There are right and very wrong ways to handle subscriber claims that could result in a lawsuit. Here are the six critical steps to protect you if you end up in the danger zone. Some you should take immediately — before disaster strikes; others are some are the first steps you should take if that fateful day arrives.
1. Maintain written subscriber agreements that limit your liability.
Risk allocation clauses in well-written subscriber agreements are generally enforceable and are the first line of defense against claims by subscribers and their insurers. Insurers attempt to assert claims against parties who contributed to an insured’s losses through a doctrine called subrogation, which essentially gives insurers the right to “stand in the shoes” of their insured; thus permitting the insurer to pursue claims against third parties they believe may have caused all or a portion of a loss, once the insurer has paid the claim. Subrogation has become a sophisticated industry, and insurers and their investigators pore through rubble and records looking to recover from potentially culpable actors, including electronic security providers. Faced with a well-written subscriber agreement, however, subrogation lawyers often look for recovery elsewhere.
Another critical reason to have valid subscriber agreements in place before a loss is that many industry insurers require the insured to have a liquidated damages or limitation of liability clause in force as a condition of coverage. No provision may mean no insurance — leaving you to pay always-substantial defense costs, and to fund any settlement or judgment.
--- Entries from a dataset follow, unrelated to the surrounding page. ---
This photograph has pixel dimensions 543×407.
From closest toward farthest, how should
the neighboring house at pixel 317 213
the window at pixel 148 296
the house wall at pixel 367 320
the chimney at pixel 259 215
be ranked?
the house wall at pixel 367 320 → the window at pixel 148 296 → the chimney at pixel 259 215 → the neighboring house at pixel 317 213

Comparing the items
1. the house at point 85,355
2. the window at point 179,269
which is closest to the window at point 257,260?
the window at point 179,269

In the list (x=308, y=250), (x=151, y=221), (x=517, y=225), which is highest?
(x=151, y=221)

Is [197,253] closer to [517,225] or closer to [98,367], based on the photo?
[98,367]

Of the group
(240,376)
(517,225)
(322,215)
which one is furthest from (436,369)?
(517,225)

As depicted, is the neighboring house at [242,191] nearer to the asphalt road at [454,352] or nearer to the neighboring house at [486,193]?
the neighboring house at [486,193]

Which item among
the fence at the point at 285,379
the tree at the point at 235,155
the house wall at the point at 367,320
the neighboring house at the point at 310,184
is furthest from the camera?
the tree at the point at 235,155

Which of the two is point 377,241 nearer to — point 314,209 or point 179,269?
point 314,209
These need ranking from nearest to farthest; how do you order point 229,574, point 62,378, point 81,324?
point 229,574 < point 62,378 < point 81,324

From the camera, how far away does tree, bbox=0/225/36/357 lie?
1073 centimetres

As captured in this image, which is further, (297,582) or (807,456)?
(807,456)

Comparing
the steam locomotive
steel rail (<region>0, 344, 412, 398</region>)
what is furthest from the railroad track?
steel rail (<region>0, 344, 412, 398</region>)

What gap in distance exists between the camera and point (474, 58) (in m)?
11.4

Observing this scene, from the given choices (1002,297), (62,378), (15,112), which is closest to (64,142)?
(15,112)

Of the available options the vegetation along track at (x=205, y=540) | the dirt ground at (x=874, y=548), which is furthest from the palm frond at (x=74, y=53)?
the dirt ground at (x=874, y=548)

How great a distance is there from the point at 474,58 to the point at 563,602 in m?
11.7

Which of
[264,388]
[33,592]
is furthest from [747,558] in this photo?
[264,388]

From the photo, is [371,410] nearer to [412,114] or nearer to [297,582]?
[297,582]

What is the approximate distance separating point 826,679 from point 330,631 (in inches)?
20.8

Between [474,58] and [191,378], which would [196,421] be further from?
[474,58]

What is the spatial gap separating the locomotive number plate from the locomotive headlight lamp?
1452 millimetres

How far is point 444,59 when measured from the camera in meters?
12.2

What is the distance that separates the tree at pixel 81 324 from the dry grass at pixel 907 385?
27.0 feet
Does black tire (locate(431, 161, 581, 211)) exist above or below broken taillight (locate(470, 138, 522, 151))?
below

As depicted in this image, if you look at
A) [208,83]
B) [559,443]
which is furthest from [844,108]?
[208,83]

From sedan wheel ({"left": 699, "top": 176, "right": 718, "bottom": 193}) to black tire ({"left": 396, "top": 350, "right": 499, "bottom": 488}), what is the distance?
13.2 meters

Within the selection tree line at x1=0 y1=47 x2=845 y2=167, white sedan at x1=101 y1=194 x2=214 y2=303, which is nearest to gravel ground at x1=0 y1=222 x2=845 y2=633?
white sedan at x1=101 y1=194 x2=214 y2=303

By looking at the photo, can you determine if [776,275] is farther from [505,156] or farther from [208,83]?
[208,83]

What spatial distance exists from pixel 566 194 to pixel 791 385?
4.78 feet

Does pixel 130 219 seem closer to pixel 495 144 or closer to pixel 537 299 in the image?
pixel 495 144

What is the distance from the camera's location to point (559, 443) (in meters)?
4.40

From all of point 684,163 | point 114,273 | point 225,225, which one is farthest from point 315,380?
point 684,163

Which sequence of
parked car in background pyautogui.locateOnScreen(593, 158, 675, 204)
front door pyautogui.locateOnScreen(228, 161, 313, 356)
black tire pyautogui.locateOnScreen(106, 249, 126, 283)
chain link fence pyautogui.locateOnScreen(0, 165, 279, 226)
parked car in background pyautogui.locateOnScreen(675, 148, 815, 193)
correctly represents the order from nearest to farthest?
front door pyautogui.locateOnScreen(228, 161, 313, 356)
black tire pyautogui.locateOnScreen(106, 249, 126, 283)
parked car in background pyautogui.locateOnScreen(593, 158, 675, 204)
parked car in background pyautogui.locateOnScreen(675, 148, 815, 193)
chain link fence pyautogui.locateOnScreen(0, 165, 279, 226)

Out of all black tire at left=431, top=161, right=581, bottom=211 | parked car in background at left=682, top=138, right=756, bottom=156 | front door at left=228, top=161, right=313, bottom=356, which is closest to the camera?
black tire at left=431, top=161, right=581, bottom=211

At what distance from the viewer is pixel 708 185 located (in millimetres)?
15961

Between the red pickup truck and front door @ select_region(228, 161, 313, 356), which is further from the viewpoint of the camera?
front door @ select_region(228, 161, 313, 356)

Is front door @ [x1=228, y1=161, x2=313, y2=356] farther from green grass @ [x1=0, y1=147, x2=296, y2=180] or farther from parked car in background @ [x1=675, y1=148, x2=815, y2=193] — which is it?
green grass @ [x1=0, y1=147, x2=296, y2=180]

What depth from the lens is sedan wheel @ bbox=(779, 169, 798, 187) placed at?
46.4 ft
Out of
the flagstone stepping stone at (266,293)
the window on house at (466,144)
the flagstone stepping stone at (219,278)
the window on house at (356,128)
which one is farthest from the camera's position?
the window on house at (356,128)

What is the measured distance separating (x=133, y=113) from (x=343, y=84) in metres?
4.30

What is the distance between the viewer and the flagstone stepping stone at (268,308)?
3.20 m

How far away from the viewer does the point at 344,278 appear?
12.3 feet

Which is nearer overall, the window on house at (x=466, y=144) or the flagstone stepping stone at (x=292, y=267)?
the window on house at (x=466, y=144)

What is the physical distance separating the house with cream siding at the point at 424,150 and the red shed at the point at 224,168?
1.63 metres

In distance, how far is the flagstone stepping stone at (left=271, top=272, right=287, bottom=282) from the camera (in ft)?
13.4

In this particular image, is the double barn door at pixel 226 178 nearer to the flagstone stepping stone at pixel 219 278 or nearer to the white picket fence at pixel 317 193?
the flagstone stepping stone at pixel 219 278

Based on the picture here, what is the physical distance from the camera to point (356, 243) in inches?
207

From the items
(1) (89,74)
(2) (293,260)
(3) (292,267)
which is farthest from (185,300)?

2. Maintain appropriate insurance.
Before you are faced with a claim, make sure you have adequate insurance to protect your company. Without it, a single subscriber claim could mean the end of your business. At a minimum, you need commercial general liability, errors and omissions, and automotive liability coverage. You should also want incidental contracts coverage, which usually provides coverage if you are contractually obligated to indemnify a service provider such as a third-party monitoring facility.
How much and what kind of insurance do you really need? There’s no rule of thumb — the best way to be sure is to consult with an experienced industry insurance agent. One issue you and your agent should consider: What would it cost to replace any of the premises you service? That answer differs based on your clients — do you provide service for sprawling multi-million dollar commercial facilities or detached single family homes? How many people inhabit or work at the premises? Where are the premises located? The cost to replace property in Philadelphia, Pa., likely differs from the cost to replace property in Philadelphia, Miss.
3. Promptly notify your insurer of claims and cooperate in their efforts to protect you.
If that terrible day ever comes that one of your subscribers suffers a loss, you should be breathing a little easier — provided you followed steps 1 and 2. Don’t drop the ball now! The insured (that’s you) is obligated to notify their insurers promptly when they receive a claim — or when they have reasonable notice that a claim may be filed. Make sure you follow this rule, otherwise your insurer may be able to disclaim coverage. The insurer will appoint a claims representative who should assist you in dealing with potential plaintiffs; and it will also likely appoint counsel to protect your interests if necessary.